● **Problem requirements**
Whenever a line in the records below contains "zebraburchells", pick it out.

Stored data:
++++++++

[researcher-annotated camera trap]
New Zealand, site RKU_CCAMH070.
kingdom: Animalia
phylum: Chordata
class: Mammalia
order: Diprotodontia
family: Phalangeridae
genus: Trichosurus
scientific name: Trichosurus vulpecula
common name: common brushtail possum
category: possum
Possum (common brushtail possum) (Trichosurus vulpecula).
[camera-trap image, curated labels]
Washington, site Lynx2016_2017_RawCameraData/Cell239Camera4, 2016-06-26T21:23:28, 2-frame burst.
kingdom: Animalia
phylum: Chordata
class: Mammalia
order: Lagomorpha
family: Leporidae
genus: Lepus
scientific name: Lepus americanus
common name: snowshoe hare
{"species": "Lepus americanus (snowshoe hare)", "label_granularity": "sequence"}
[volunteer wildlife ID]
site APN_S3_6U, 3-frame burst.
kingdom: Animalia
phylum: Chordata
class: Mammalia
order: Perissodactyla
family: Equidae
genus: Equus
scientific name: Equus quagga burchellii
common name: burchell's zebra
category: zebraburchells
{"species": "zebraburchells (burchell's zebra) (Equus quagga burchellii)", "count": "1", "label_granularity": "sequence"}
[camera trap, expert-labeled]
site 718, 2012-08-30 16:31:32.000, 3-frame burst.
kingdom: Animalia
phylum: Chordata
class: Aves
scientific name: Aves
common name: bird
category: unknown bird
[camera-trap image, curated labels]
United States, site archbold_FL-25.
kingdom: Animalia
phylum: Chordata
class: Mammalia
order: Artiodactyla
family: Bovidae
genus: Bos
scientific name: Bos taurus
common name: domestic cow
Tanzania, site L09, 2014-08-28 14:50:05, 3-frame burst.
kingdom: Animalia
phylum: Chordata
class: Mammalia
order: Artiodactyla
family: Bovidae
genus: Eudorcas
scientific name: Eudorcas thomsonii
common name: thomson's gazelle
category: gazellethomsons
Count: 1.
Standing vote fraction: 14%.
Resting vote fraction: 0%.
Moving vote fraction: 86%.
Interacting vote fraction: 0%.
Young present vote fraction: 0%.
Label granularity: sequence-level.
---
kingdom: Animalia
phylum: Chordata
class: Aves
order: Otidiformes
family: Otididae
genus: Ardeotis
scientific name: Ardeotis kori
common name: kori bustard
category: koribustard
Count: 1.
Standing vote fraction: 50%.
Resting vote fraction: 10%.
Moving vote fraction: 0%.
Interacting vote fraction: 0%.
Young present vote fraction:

++++++++

● **Answer section**
category: zebraburchells
{"species": "zebraburchells (burchell's zebra) (Equus quagga burchellii)", "count": "1", "label_granularity": "sequence"}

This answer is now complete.